Это была вера в удачу завтрашнего дня, дня, который грядет с рассветом.
— Понимаешь, черт побери, если бы не этот туман сегодня, — бормотал командир, засыпая.
Мы летали с ним не один месяц, и я припоминаю только два три дня, когда наш командир был доволен сделанной за день работой.
Глава 5
Остров Врангеля
Я счастлив, что родился в то время, когда санные экспедиции на собаках еще не отжили свой век.
Кнут Расмуссен, 1924 год
Оленьи туши лежали штабелем в дощатом помещении склада.
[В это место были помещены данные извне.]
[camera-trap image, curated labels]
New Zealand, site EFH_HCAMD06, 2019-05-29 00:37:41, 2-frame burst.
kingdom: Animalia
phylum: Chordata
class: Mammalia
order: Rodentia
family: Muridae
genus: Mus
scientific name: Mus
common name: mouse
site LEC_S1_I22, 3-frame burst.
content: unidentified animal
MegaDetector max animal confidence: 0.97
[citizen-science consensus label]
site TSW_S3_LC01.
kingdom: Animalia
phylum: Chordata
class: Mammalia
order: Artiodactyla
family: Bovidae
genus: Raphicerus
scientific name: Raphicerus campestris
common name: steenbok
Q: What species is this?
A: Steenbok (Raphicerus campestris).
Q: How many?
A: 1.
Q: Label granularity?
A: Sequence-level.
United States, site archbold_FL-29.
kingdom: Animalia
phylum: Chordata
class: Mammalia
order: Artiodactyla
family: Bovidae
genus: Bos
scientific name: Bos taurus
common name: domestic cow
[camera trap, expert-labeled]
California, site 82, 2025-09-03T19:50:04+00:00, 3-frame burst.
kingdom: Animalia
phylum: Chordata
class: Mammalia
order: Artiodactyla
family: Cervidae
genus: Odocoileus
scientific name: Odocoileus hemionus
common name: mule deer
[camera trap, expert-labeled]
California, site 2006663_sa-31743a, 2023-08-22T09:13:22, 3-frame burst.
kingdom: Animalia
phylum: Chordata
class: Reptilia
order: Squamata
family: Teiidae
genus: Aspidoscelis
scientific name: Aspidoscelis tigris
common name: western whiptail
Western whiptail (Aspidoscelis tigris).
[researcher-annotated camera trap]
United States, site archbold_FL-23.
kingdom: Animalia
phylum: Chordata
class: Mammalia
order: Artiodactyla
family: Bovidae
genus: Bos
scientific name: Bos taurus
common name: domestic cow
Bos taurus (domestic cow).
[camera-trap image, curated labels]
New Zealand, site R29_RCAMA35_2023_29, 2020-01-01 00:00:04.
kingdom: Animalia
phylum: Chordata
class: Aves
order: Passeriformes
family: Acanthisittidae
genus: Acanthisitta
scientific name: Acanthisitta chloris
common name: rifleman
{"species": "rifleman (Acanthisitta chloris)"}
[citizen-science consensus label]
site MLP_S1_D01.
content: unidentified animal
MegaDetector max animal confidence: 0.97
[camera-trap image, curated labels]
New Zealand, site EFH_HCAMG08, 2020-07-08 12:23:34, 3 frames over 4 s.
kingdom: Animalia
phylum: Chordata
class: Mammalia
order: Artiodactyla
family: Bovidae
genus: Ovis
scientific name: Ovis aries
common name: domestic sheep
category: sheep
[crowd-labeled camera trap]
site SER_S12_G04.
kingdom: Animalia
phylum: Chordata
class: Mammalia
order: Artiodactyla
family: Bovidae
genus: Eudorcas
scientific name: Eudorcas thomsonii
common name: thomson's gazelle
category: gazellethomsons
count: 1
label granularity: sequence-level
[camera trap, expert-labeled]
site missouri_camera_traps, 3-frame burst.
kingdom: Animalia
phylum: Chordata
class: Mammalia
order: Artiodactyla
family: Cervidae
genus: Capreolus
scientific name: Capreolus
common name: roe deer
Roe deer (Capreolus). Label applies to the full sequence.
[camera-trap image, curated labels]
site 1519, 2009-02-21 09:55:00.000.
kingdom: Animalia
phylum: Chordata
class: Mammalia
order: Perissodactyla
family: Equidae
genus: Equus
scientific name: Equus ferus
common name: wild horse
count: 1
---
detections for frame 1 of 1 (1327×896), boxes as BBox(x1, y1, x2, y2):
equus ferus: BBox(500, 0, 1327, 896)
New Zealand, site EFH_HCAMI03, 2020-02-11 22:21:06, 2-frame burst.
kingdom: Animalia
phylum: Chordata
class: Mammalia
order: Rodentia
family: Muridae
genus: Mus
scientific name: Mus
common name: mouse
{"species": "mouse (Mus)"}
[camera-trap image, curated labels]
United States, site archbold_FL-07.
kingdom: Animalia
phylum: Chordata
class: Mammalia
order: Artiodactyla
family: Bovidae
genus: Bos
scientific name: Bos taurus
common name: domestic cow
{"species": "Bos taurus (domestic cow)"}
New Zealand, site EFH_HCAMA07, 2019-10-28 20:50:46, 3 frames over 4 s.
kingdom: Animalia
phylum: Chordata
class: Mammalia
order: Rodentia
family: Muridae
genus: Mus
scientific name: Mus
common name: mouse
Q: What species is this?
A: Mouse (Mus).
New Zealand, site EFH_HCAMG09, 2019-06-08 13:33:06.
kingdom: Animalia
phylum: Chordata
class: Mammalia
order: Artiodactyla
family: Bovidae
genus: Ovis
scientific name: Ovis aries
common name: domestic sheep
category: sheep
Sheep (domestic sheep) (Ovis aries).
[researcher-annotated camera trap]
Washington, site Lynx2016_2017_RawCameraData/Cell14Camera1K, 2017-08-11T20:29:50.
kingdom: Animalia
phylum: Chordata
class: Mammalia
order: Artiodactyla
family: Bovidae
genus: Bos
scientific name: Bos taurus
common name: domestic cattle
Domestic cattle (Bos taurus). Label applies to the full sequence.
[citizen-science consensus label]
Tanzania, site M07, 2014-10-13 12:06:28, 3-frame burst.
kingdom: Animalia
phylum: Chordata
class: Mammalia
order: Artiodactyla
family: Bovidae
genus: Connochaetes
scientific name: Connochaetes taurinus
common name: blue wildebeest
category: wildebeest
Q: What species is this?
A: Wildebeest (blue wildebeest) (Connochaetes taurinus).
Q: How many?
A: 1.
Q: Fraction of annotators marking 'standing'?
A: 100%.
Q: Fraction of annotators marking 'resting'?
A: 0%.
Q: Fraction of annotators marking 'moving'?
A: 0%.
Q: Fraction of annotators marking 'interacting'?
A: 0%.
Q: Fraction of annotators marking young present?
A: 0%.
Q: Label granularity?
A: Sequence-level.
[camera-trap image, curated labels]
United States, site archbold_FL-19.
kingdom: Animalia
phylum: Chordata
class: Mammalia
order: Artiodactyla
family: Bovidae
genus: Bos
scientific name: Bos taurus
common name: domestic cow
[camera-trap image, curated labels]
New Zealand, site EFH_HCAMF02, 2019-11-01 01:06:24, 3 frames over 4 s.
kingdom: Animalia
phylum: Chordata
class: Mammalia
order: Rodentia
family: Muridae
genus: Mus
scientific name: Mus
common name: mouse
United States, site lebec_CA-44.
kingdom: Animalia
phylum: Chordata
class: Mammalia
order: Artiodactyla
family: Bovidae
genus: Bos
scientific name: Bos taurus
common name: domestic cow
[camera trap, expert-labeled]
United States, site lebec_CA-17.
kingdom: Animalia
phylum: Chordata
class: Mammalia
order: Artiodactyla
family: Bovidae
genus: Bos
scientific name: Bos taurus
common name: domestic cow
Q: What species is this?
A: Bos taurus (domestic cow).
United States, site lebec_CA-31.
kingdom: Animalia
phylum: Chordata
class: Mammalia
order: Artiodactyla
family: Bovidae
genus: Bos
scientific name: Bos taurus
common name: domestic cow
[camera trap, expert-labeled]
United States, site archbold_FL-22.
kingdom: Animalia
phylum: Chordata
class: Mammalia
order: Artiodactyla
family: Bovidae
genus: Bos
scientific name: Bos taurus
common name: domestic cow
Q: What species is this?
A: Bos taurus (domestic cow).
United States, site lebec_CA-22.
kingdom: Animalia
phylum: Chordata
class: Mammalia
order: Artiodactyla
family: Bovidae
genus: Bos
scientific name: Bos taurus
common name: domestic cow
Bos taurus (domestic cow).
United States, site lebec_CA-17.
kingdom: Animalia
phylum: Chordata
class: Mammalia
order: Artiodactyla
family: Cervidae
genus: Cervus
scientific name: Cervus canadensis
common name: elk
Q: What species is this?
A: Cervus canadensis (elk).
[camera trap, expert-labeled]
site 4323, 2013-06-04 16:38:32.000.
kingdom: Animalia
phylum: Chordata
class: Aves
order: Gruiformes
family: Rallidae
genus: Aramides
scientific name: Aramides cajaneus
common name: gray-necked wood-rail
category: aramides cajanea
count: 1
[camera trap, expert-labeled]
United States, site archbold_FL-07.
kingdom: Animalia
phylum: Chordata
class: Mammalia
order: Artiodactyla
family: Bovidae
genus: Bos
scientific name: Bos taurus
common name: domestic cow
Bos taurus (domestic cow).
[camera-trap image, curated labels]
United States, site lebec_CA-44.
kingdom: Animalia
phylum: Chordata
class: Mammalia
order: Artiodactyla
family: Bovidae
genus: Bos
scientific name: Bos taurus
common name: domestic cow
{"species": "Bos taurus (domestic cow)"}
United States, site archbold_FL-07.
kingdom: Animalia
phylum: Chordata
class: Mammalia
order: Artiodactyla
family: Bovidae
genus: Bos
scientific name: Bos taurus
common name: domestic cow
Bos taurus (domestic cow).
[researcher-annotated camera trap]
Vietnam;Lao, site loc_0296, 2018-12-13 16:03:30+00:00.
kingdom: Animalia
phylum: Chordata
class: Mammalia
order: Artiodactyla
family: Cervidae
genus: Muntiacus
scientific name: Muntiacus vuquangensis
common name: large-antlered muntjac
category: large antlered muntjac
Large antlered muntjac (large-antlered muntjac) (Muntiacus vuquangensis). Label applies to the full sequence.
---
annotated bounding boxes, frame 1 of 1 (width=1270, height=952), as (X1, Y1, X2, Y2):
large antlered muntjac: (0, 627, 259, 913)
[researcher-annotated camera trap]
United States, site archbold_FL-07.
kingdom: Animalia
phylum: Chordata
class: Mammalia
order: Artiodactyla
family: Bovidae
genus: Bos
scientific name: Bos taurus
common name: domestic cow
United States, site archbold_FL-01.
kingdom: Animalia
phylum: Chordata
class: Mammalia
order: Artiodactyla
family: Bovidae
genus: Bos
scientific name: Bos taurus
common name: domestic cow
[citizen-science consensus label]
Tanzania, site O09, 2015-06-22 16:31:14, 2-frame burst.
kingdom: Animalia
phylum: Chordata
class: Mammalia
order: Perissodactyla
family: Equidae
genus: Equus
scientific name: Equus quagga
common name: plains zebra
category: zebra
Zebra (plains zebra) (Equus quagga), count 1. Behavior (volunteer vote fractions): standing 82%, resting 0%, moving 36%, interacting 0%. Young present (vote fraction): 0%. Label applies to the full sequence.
Кладовщик щелкнул выключателем, и желтый электрический свет упал на эти туши, на штабеля папиросных и консервных ящиков.
— Вот, — сказал он доброжелательно, — выбирай.
— Пожалуй, эту, — сказал я.
Иван Акимович помог разрубить ее пополам, потом мы бросили половинку туши на весы, я забрал ее на плечи, и, загораживаясь от снега и ветра, мы пошли в нашу избушку, где в одной половине жил экипаж застрявшего из-за непогоды вертолета, а в другой половине жили мы. Ждали все ту же погоду.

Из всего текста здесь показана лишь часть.